═══ Избранный отрывок ═══

Глава четвертая. Профессор Московской консерватории
Большой концертный зал Московской консерватории. 1901.
Николай и Антон Рубинштейны. 1910.
Вышло так, что в основании обеих столичных консерваторий приняли самое непосредственное участие братья Рубинштейны. Меценаты предоставляли средства (в Москве это сделал князь Николай Петрович Трубецкой, председатель Московского отделения Русского музыкального общества), а братья вдыхали жизнь в новое начинание. Вышло немного пафосно, но иначе и не скажешь. У истоков любого дела всегда стоят люди, которым очень надо и сильно хочется. В консерваторском деле такими людьми стали Николай и Антон Рубинштейны. Оба играли на фортепиано и дирижировали, только вот Николай никогда всерьез не занимался сочинительством и не достиг вершин исполнительского мастерства, он играл хорошо, но не виртуозно. Если вкратце, то Николай был прежде всего организатором и педагогом, а Антон – художником[42], Артистом с большой буквы.

═══ Извлечённые данные ═══

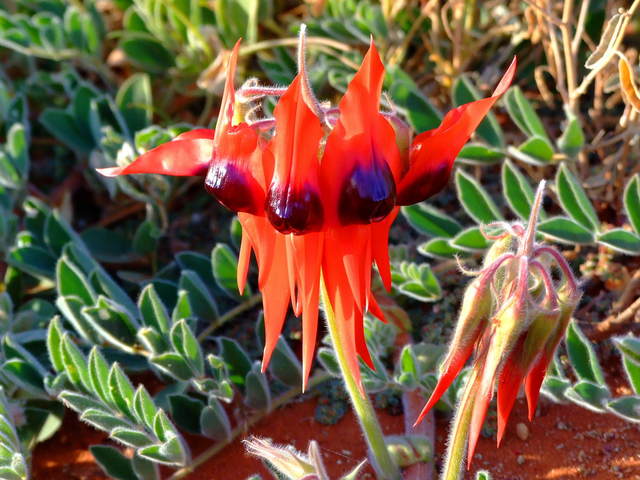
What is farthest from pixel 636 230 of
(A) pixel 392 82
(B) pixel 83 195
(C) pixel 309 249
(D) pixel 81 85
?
(B) pixel 83 195

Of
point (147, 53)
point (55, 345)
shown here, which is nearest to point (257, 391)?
point (55, 345)

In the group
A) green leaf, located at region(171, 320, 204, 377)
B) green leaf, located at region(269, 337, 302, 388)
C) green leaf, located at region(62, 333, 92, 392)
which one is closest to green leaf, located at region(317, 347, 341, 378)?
green leaf, located at region(269, 337, 302, 388)

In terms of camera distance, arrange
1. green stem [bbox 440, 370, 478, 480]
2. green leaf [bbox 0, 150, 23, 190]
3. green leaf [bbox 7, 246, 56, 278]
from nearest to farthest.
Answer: green stem [bbox 440, 370, 478, 480] < green leaf [bbox 7, 246, 56, 278] < green leaf [bbox 0, 150, 23, 190]

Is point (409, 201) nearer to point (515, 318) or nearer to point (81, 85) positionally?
point (515, 318)

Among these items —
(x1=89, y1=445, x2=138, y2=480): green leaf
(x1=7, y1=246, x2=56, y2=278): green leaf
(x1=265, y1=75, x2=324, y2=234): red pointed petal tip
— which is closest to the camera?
(x1=265, y1=75, x2=324, y2=234): red pointed petal tip

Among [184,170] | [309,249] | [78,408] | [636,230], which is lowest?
[78,408]

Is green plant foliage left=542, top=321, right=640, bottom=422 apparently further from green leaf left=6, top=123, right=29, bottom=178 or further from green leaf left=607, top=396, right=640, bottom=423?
green leaf left=6, top=123, right=29, bottom=178
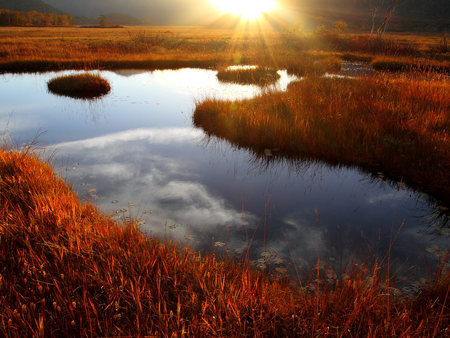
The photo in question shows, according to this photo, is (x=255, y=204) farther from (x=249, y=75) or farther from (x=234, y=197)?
(x=249, y=75)

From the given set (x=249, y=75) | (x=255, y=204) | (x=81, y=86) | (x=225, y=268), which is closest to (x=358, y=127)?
(x=255, y=204)

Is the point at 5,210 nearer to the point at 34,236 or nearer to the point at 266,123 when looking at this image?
the point at 34,236

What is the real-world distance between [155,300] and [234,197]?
10.4 feet

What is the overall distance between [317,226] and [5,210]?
4419mm

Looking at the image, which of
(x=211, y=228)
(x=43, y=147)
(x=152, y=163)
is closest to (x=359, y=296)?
(x=211, y=228)

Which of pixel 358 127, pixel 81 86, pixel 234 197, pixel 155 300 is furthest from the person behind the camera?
pixel 81 86

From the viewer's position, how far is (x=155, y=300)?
8.21ft

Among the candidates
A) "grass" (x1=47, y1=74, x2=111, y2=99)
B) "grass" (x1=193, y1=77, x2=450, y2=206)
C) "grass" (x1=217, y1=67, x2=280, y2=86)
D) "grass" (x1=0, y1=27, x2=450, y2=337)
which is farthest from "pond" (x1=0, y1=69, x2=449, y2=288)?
"grass" (x1=217, y1=67, x2=280, y2=86)

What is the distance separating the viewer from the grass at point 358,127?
6238mm

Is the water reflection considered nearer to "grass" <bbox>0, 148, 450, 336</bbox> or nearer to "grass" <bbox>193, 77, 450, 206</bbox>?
"grass" <bbox>193, 77, 450, 206</bbox>

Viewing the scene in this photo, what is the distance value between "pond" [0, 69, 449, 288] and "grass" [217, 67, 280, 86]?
24.0ft

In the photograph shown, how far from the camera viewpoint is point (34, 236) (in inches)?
127

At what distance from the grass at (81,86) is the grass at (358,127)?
21.9 ft

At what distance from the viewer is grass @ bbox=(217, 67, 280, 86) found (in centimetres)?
1653
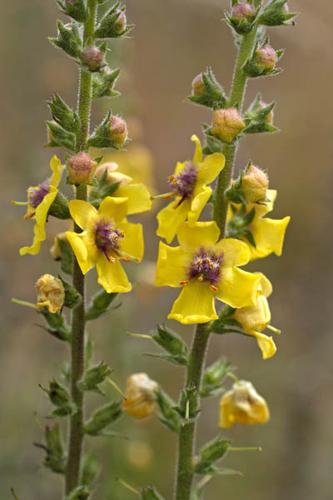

═══

_Задания_
(A) По отрывку определите, кто предоставил средства на основание консерватории в Москве.
(B) Перепишите из отрывка участок от слов «Вышло так, что» до слов «с большой буквы.», поставив «наставником» вместо «педагогом».
(C) Перечислите всех людей, которых отрывок называет по имени.
Для работы опирайтесь только на отрывок.

_Ответы к заданиям_
(A) Князь Николай Петрович Трубецкой, председатель Московского отделения Русского музыкального общества.

(B)
Вышло так, что в основании обеих столичных консерваторий приняли самое непосредственное участие братья Рубинштейны. Меценаты предоставляли средства (в Москве это сделал князь Николай Петрович Трубецкой, председатель Московского отделения Русского музыкального общества), а братья вдыхали жизнь в новое начинание. Вышло немного пафосно, но иначе и не скажешь. У истоков любого дела всегда стоят люди, которым очень надо и сильно хочется. В консерваторском деле такими людьми стали Николай и Антон Рубинштейны. Оба играли на фортепиано и дирижировали, только вот Николай никогда всерьез не занимался сочинительством и не достиг вершин исполнительского мастерства, он играл хорошо, но не виртуозно. Если вкратце, то Николай был прежде всего организатором и наставником, а Антон – художником[42], Артистом с большой буквы.

(C) Николай Петрович Трубецкой, Николай Рубинштейн, Антон Рубинштейн.